Earlier this week, I wrote about remembering that change doesn't happen in an instant and that we should be patient while waiting for it to occur. While wrapping up, I asked, "Do you want to jump ship and wonder if tomorrow would have been the day your marriage began to change, or will you continue in faith holding onto your Heavenly Warrior for the strength to continue loving and hoping in what God is fully capable of doing?"
While I think we should always remember that God is fully capable of transforming our marriage and maturing our husband, I want to clarify one thing.
I think that sometimes we can be unhappy and yet believe that God can change our marriage. But sometimes I also think that the belief becomes overly focused on the changes we want to occur. Our eyes should not be fixed on the possible future or on what might happen. Our eyes should be fixed on Christ.
In her tiny, but potent, devotional Joy, Lydia Brownback writes about a friend named Alex who although married to an unbeliever, she radiated joy and hope in Christ. Several years passed without Lydia interacting with her, but one day their paths crossed again. Lydia writes that Alex was nearly unrecognizable; her husband had left her because of her faith in Christ and Alex was now living with another man having now chosen to walk apart from Christ. Furthermore, her joy was gone and she now radiated despondency and hopelessness. Lydia writes,
Joyful feelings aren't a measure of our Christian commitment. In Alex's case, the joy was real; God had freed her from her sin and the barrenness of life apart from Christ. However, much of her joy sprang from a hope that God would bring her husband to Christ too. When he didn't, her hope died. The joy promised in Scripture is different from the joy of personal expectation, our hope of some good thing we want God to do in our lives. While it is natural to hope for a good outcome in our difficulties and to trust God for it, we set ourselves up for a spiritual crisis if we expect that things will work out as we think they should. (p.60-61)I don't want to paint some rosy, unrealistic picture that leaves you with the impression that if you just hope that God will change your marriage, that it will. I don't want you to let your hope stop there.
If in Christ we have hope in this life only, we are of all people most to be pitied.(1 Corinthians 15:19 ESV)Yes, God can change your marriage. Absolutely. But we have to lift our eyes off of our earthly husband and focus on our eternal Bridegroom. We need to keep our eyes fixed on the eternal, not the temporal.

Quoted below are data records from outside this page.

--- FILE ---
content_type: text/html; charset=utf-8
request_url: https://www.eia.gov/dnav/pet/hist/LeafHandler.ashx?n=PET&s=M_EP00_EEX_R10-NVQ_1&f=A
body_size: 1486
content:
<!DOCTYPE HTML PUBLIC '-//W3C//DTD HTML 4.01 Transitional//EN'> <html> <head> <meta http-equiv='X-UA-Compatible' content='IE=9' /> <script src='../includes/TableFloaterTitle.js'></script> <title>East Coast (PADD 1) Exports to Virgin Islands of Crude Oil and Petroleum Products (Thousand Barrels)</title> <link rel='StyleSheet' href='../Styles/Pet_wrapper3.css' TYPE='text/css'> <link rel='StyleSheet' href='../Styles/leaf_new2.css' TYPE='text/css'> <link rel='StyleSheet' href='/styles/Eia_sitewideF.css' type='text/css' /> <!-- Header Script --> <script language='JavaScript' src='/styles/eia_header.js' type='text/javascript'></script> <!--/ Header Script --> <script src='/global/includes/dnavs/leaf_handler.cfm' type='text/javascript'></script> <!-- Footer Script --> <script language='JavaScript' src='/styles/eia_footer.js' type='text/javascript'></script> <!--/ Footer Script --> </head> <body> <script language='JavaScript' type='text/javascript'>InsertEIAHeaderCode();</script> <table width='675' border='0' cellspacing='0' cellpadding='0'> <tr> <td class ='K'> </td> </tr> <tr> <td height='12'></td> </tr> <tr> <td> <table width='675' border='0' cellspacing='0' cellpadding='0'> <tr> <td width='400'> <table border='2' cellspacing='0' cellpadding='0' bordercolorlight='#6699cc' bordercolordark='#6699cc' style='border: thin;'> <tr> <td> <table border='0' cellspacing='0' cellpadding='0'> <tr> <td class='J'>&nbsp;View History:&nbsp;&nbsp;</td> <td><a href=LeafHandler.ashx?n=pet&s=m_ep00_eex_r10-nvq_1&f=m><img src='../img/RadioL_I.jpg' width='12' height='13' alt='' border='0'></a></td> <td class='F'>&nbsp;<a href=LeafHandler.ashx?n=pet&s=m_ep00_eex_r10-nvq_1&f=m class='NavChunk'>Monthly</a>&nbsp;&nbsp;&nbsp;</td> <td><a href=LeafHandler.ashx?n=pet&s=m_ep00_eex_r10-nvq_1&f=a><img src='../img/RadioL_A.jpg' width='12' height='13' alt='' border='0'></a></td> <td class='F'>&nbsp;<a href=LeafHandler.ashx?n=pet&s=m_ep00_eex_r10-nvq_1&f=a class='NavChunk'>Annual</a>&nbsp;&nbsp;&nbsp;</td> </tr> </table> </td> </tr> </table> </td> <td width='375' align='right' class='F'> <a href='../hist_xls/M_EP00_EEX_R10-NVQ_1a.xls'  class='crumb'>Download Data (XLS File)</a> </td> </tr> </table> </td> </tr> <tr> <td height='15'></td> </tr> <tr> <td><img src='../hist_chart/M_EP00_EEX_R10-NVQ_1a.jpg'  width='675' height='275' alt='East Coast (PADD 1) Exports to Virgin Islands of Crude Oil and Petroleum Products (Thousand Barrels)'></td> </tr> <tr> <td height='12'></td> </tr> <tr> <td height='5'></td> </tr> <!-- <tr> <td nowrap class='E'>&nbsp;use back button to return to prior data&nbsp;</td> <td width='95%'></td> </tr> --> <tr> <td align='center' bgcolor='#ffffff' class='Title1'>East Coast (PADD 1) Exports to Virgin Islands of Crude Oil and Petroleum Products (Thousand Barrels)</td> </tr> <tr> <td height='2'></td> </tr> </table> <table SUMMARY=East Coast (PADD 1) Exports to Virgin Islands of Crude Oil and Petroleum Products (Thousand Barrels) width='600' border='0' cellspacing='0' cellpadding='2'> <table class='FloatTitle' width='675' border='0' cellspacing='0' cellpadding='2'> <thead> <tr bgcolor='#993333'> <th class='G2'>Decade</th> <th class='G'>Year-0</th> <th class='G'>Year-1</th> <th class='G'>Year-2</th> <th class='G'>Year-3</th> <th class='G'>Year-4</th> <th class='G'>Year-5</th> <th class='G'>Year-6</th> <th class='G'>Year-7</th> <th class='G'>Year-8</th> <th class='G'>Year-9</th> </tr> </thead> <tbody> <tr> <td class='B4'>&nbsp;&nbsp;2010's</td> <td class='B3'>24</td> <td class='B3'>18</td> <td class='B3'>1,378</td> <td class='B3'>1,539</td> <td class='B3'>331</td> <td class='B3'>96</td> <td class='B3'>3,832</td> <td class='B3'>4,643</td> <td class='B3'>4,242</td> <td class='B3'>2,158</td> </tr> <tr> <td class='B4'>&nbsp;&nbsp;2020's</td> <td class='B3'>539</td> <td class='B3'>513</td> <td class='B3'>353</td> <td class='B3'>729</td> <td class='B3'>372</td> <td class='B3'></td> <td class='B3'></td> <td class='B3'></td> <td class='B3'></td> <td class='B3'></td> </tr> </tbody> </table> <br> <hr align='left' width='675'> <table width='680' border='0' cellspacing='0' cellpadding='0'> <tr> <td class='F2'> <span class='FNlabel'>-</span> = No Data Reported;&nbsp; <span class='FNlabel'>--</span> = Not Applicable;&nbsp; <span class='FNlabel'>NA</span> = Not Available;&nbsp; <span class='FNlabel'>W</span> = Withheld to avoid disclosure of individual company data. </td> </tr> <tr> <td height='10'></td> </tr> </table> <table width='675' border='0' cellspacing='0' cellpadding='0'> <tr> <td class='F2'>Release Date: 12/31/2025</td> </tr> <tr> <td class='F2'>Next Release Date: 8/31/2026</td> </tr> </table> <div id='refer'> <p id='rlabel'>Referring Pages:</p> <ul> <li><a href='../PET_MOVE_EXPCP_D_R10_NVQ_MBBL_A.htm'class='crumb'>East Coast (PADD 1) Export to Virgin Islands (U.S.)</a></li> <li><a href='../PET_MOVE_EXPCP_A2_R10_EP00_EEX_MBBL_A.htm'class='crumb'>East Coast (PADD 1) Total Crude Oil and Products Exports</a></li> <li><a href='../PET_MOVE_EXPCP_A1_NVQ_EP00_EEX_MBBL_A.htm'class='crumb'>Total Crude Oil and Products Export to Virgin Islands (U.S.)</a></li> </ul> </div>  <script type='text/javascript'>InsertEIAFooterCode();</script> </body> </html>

So we do not lose heart. Though our outer self is wasting away, our inner self is being renewed day by day. For this light momentary affliction is preparing for us an eternal weight of glory beyond all comparison, as we look not to the things that are seen but to the things that are unseen. For the things that are seen are transient, but the things that are unseen are eternal.That is where true hope is found. Not in our marriage, not in our husband, but in Christ. Only in Christ.